*OBJECTIVE:* Copy each of the following records word for word, from the first to the last.

***** ENTRIES SUPPLIED

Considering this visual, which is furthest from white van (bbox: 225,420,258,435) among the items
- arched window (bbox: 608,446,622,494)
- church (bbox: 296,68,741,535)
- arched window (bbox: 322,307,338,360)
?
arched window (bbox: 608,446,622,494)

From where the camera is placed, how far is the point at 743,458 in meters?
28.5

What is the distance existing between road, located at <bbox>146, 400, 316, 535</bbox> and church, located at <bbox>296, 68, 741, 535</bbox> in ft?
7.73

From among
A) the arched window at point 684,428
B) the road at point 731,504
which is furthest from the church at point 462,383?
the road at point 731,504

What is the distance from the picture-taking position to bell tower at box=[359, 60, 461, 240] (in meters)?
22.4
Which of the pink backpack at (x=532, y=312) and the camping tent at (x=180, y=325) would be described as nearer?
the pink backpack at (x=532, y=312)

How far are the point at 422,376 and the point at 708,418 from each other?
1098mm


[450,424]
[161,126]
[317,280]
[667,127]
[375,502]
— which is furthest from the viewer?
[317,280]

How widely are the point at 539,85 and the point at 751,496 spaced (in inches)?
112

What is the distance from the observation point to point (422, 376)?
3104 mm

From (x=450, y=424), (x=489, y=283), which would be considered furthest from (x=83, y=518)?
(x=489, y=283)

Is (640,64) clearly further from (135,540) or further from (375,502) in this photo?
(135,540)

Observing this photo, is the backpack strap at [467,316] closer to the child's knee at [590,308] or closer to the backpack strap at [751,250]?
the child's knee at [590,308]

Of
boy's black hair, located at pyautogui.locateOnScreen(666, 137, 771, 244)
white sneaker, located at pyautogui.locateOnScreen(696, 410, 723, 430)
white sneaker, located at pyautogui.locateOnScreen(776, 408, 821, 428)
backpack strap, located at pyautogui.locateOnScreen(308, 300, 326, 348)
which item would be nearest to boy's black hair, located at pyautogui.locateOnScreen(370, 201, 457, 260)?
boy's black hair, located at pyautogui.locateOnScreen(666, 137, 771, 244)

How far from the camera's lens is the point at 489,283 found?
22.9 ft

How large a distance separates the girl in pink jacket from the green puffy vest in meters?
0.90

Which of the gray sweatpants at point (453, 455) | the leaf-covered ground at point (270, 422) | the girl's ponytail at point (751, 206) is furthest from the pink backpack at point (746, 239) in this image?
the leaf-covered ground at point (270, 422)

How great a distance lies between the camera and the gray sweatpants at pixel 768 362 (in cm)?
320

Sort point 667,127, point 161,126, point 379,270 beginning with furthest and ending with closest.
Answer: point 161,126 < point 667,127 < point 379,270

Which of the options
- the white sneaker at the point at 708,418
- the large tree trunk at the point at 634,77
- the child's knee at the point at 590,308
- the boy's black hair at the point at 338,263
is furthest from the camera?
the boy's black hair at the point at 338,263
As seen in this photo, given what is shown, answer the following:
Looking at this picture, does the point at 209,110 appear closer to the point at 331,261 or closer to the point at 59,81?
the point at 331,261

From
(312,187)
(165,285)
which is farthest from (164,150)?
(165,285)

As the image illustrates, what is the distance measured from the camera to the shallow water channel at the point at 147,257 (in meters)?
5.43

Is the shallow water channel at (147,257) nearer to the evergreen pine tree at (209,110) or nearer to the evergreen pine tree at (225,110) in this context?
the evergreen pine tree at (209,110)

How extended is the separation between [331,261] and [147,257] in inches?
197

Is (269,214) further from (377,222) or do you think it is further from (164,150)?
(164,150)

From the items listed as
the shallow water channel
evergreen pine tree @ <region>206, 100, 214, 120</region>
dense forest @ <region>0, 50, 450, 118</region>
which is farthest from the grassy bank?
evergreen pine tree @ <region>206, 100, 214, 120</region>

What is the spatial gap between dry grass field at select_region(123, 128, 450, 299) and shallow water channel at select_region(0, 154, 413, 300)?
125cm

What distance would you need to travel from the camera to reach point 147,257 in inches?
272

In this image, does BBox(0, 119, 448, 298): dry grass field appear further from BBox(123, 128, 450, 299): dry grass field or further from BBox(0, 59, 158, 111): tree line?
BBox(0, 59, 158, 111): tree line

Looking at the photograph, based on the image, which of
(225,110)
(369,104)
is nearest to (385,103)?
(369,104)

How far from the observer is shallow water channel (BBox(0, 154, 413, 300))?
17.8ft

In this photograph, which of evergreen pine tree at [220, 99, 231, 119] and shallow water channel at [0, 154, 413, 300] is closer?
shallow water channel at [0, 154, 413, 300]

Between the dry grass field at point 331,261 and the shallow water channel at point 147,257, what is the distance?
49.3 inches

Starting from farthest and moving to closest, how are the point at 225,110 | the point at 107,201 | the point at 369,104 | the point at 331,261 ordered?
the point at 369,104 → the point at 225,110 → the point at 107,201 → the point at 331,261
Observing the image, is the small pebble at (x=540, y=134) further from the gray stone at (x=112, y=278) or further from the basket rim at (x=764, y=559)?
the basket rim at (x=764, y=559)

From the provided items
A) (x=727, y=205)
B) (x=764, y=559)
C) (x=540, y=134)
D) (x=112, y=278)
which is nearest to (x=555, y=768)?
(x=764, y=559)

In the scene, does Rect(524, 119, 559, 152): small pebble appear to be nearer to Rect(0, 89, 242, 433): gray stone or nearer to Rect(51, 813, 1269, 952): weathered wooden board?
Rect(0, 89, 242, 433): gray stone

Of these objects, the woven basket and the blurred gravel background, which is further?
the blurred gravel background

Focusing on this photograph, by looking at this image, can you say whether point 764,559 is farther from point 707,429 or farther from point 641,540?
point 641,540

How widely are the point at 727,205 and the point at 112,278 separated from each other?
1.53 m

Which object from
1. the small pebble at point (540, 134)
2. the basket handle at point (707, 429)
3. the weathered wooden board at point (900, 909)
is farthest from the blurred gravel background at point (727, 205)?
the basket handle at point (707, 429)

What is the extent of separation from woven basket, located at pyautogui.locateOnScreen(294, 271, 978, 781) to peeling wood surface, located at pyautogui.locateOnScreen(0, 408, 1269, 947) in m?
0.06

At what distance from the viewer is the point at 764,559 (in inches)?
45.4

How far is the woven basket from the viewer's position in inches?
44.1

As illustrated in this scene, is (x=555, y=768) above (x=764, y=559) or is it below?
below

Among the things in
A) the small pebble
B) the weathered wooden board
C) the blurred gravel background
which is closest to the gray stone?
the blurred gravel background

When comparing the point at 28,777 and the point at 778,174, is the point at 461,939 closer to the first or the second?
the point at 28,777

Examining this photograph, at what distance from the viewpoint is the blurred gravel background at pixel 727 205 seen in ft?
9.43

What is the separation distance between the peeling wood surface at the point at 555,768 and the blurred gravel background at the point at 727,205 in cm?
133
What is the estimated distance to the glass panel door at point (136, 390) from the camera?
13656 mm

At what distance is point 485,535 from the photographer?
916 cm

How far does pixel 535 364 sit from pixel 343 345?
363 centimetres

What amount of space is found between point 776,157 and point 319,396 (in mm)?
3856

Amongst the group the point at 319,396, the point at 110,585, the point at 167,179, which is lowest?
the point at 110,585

**********

*OUTPUT FOR THIS EXERCISE:*
Considering this visual, which is furthest from white van (bbox: 225,420,258,435) among the items
- arched window (bbox: 608,446,622,494)
- church (bbox: 296,68,741,535)
- arched window (bbox: 322,307,338,360)
?
arched window (bbox: 608,446,622,494)

From where the camera is placed, how far is the point at 743,458 in meters?
28.5

What is the distance existing between road, located at <bbox>146, 400, 316, 535</bbox> and church, located at <bbox>296, 68, 741, 535</bbox> in ft?
7.73

From among
A) the arched window at point 684,428
B) the road at point 731,504
which is furthest from the church at point 462,383?
the road at point 731,504

What is the distance from the picture-taking position to bell tower at box=[359, 60, 461, 240] (in meters)?
22.4
Which of the pink backpack at (x=532, y=312) and the camping tent at (x=180, y=325) would be described as nearer?
the pink backpack at (x=532, y=312)

How far are the point at 422,376 and the point at 708,418 from each other?
1098mm


[450,424]
[161,126]
[317,280]
[667,127]
[375,502]
— which is furthest from the viewer?
[317,280]

How widely are the point at 539,85 and the point at 751,496 spaced (in inches)?
112

What is the distance from the observation point to point (422, 376)?
3104 mm

From (x=450, y=424), (x=489, y=283), which would be considered furthest from (x=83, y=518)?
(x=489, y=283)

Is (640,64) clearly further from (135,540) or further from (375,502) in this photo?
(135,540)

Observing this photo, is the backpack strap at [467,316] closer to the child's knee at [590,308] or closer to the backpack strap at [751,250]?
the child's knee at [590,308]

Of
boy's black hair, located at pyautogui.locateOnScreen(666, 137, 771, 244)
white sneaker, located at pyautogui.locateOnScreen(696, 410, 723, 430)
white sneaker, located at pyautogui.locateOnScreen(776, 408, 821, 428)
backpack strap, located at pyautogui.locateOnScreen(308, 300, 326, 348)
which item would be nearest to boy's black hair, located at pyautogui.locateOnScreen(370, 201, 457, 260)?
boy's black hair, located at pyautogui.locateOnScreen(666, 137, 771, 244)

How far from the camera's lens is the point at 489,283 found?
22.9 ft

How large a distance separates the girl in pink jacket from the green puffy vest in meters?
0.90

Which of the gray sweatpants at point (453, 455) | the leaf-covered ground at point (270, 422) | the girl's ponytail at point (751, 206) is furthest from the pink backpack at point (746, 239) in this image?
the leaf-covered ground at point (270, 422)

How great a distance lies between the camera and the gray sweatpants at pixel 768 362 (in cm)?
320

Sort point 667,127, point 161,126, point 379,270 beginning with furthest and ending with closest.
Answer: point 161,126 < point 667,127 < point 379,270

Which of the options
- the white sneaker at the point at 708,418
- the large tree trunk at the point at 634,77
- the child's knee at the point at 590,308
- the boy's black hair at the point at 338,263
is furthest from the camera?
the boy's black hair at the point at 338,263
As seen in this photo, given what is shown, answer the following:
Looking at this picture, does the point at 209,110 appear closer to the point at 331,261 or closer to the point at 59,81?
the point at 331,261

From
(312,187)
(165,285)
which is farthest from (164,150)?
(165,285)

As the image illustrates, what is the distance measured from the camera to the shallow water channel at the point at 147,257 (in meters)?
5.43

Is the shallow water channel at (147,257) nearer to the evergreen pine tree at (209,110) or nearer to the evergreen pine tree at (225,110) in this context?
the evergreen pine tree at (209,110)

How extended is the separation between [331,261] and [147,257] in inches?
197

Is (269,214) further from (377,222) or do you think it is further from (164,150)?
(164,150)

From the items listed as
the shallow water channel
evergreen pine tree @ <region>206, 100, 214, 120</region>
dense forest @ <region>0, 50, 450, 118</region>
which is farthest from the grassy bank?
evergreen pine tree @ <region>206, 100, 214, 120</region>

What is the spatial gap between dry grass field at select_region(123, 128, 450, 299) and shallow water channel at select_region(0, 154, 413, 300)?
125cm

What distance would you need to travel from the camera to reach point 147,257 in inches?
272

In this image, does BBox(0, 119, 448, 298): dry grass field appear further from BBox(123, 128, 450, 299): dry grass field or further from BBox(0, 59, 158, 111): tree line?
BBox(0, 59, 158, 111): tree line

Looking at the photograph, based on the image, which of
(225,110)
(369,104)
is nearest to (385,103)?
(369,104)

How far from the observer is shallow water channel (BBox(0, 154, 413, 300))?
17.8ft

In this photograph, which of evergreen pine tree at [220, 99, 231, 119] and shallow water channel at [0, 154, 413, 300] is closer?
shallow water channel at [0, 154, 413, 300]

Between the dry grass field at point 331,261 and the shallow water channel at point 147,257, what is the distance?
49.3 inches

Starting from farthest and moving to closest, how are the point at 225,110 | the point at 107,201 | the point at 369,104 | the point at 331,261 ordered?
the point at 369,104 → the point at 225,110 → the point at 107,201 → the point at 331,261
Observing the image, is the small pebble at (x=540, y=134) further from the gray stone at (x=112, y=278) or further from the basket rim at (x=764, y=559)?
the basket rim at (x=764, y=559)

From the provided items
A) (x=727, y=205)
B) (x=764, y=559)
C) (x=540, y=134)
D) (x=112, y=278)
which is nearest to (x=555, y=768)?
(x=764, y=559)

In the scene, does Rect(524, 119, 559, 152): small pebble appear to be nearer to Rect(0, 89, 242, 433): gray stone or nearer to Rect(51, 813, 1269, 952): weathered wooden board?
Rect(0, 89, 242, 433): gray stone

Of these objects, the woven basket and the blurred gravel background, which is further?
the blurred gravel background

Focusing on this photograph, by looking at this image, can you say whether point 764,559 is farther from point 707,429 or farther from point 641,540?
point 641,540

How widely are the point at 727,205 and the point at 112,278 separated from each other?
1.53 m

Which object from
1. the small pebble at point (540, 134)
2. the basket handle at point (707, 429)
3. the weathered wooden board at point (900, 909)
is farthest from the blurred gravel background at point (727, 205)?
the basket handle at point (707, 429)

What is the extent of separation from woven basket, located at pyautogui.locateOnScreen(294, 271, 978, 781) to peeling wood surface, located at pyautogui.locateOnScreen(0, 408, 1269, 947) in m?
0.06

At what distance from the viewer is the point at 764,559 (in inches)?
45.4

How far is the woven basket from the viewer's position in inches?
44.1

As illustrated in this scene, is (x=555, y=768) above (x=764, y=559) or is it below?
below

Among the things in
A) the small pebble
B) the weathered wooden board
C) the blurred gravel background
which is closest to the gray stone?
the blurred gravel background

When comparing the point at 28,777 and the point at 778,174, is the point at 461,939 closer to the first or the second?
the point at 28,777

Examining this photograph, at what distance from the viewpoint is the blurred gravel background at pixel 727 205 seen in ft?
9.43

What is the separation distance between the peeling wood surface at the point at 555,768 and the blurred gravel background at the point at 727,205 in cm?
133
What is the estimated distance to the glass panel door at point (136, 390) from the camera?
13656 mm

At what distance is point 485,535 from the photographer?
916 cm

How far does pixel 535 364 sit from pixel 343 345?
363 centimetres

What amount of space is found between point 776,157 and point 319,396 (in mm)?
3856

Amongst the group the point at 319,396, the point at 110,585, the point at 167,179, which is lowest?
the point at 110,585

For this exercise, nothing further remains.